A new conceptual design of a fusion reactor blanket simulation facility has been developed. This design follows the principles that have been successfully employed in the Purdue Fast Breeder Blanket Facility (FBBF), where experiments have resulted in the discovery of substantial deficiencies in neutronics predictions. With this design, discrepancies between calculation and experimental data can be nearly fully attributed to calculation methods because design deficiencies that could affect results are insignificant. The conceptual design of this FBBF analog, the Fusion Reactor Blanket Facility, is presented. Essential features are the cylindrical geometry and a distributed line source of 14-MeV neutrons with a cosine-shaped intensity distribution.

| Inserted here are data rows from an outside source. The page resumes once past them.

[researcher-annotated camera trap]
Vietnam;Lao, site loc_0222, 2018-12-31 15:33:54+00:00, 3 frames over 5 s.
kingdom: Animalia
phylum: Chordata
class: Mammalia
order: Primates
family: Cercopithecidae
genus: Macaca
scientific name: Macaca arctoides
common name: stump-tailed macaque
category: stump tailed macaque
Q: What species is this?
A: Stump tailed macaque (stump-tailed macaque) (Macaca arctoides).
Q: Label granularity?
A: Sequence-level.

The source design consists of a deuteron beam sweeping over an elongated titanium-tritide target. To predict the character of the neutron flux this source will produce, neutronics analyses were performed. Predictions for two- and one-dimensional calculations are compared for two blanket compositions. Expected deviations from one-dimensional predictions, which are due to source anisotropy and blanket asymmetry, are shown to be minimal. Therefore, one-dimensional calculations can be performed in fine detail as a basis for the generation of accurate coarse group constants for two-dimensional predictions. The proposed design of this fusion blanket facility should allow straightforward interpretation of experimental results in terms of computational and data deficiencies.